═════ Kutipan Teks ═════
AAUI Dukung Co Payment yang Adil dan Inklusif

Kamis, 10 Juli 2025 | 13:18:51 WIB
AAUI Dukung Co Payment yang Adil dan Inklusif

JAKARTA - Keputusan terbaru Otoritas Jasa Keuangan (OJK) bersama Komisi XI DPR RI untuk menunda penerapan skema co‑payment dalam asuransi kesehatan membuka peluang emas bagi revisi regulasi yang lebih mempertimbangkan aspek keadilan sosial. Ketentuan ini, jika langsung diimplementasikan, berpotensi menambah beban finansial bagi masyarakat berpenghasilan rendah—oleh karena itu Asosiasi Asuransi Umum Indonesia (AAUI) dengan tegas menyoroti urgensi perlindungan terhadap kelompok rentan, serta menyerukan agar skema baru tidak memperberat mereka.

Kerangka Regulasi Co‑Payment: Apa yang Sedang Dipertimbangkan?

Co‑payment—sistem dimana pasien menanggung sebagian kecil biaya medis—diusulkan sebagai upaya untuk menjaga keberlanjutan keuangan asuransi kesehatan. Namun penerapannya di tengah masyarakat yang pendapatannya timpang berpotensi menciptakan hambatan akses layanan bagi kelompok miskin atau berdaya beli rendah.

OJK dan DPR, melalui dialog intensif, akhirnya memilih untuk menunda kebijakan ini. Penundaan bukan berarti mengabaikan pentingnya co‑payment dalam menyeimbangkan dana asuransi, melainkan memberi waktu untuk menyusun mekanisme yang lebih proporsional, adil, dan sesuai karakteristik sosial-ekonomi Indonesia.

Suara AAUI: “Tidak Boleh Jadi Beban Tambahan”

Dalam pernyataannya, AAUI menekankan bahwa desain skema co‑payment perlu memperhatikan kemampuan ekonomi masyarakat. Menurut mereka, mekanisme ini tidak boleh menjadi beban tambahan, terutama bagi keluarga miskin, lansia, ataupun penyandang disabilitas yang membutuhkan layanan medis berkala.

Lebih jauh lagi, AAUI meminta pemberian batas atas (cap) jumlah co‑payment per pelayanan atau per pasien dalam jangka waktu tertentu. Hal ini bertujuan melindungi masyarakat dari beban tak terduga akibat biaya tambahan, dan diharapkan meningkatkan rasa aman masyarakat dalam menggunakan layanan kesehatan tanpa takut risiko finansial melambung.
═════
== Rincian Latihan ==
Jawablah pertanyaan berikut berdasarkan kutipan teks tentang skema co‑payment.
1. Lembaga apa yang bersama Komisi XI DPR RI memutuskan untuk menunda penerapan skema co‑payment dalam asuransi kesehatan?
2. Untuk apa co‑payment diusulkan?
3. Menurut AAUI, bagi kelompok mana saja mekanisme co‑payment terutama tidak boleh menjadi beban tambahan?
═════ Data Mentah ═════
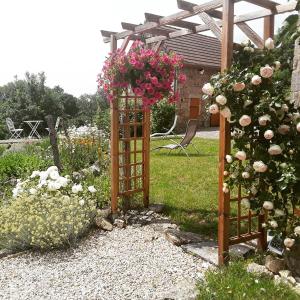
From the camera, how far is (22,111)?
═════
== Pembahasan Soal ==
1. Otoritas Jasa Keuangan (OJK).
2. Untuk menjaga keberlanjutan keuangan asuransi kesehatan.
3. Keluarga miskin, lansia, dan penyandang disabilitas yang membutuhkan layanan medis berkala.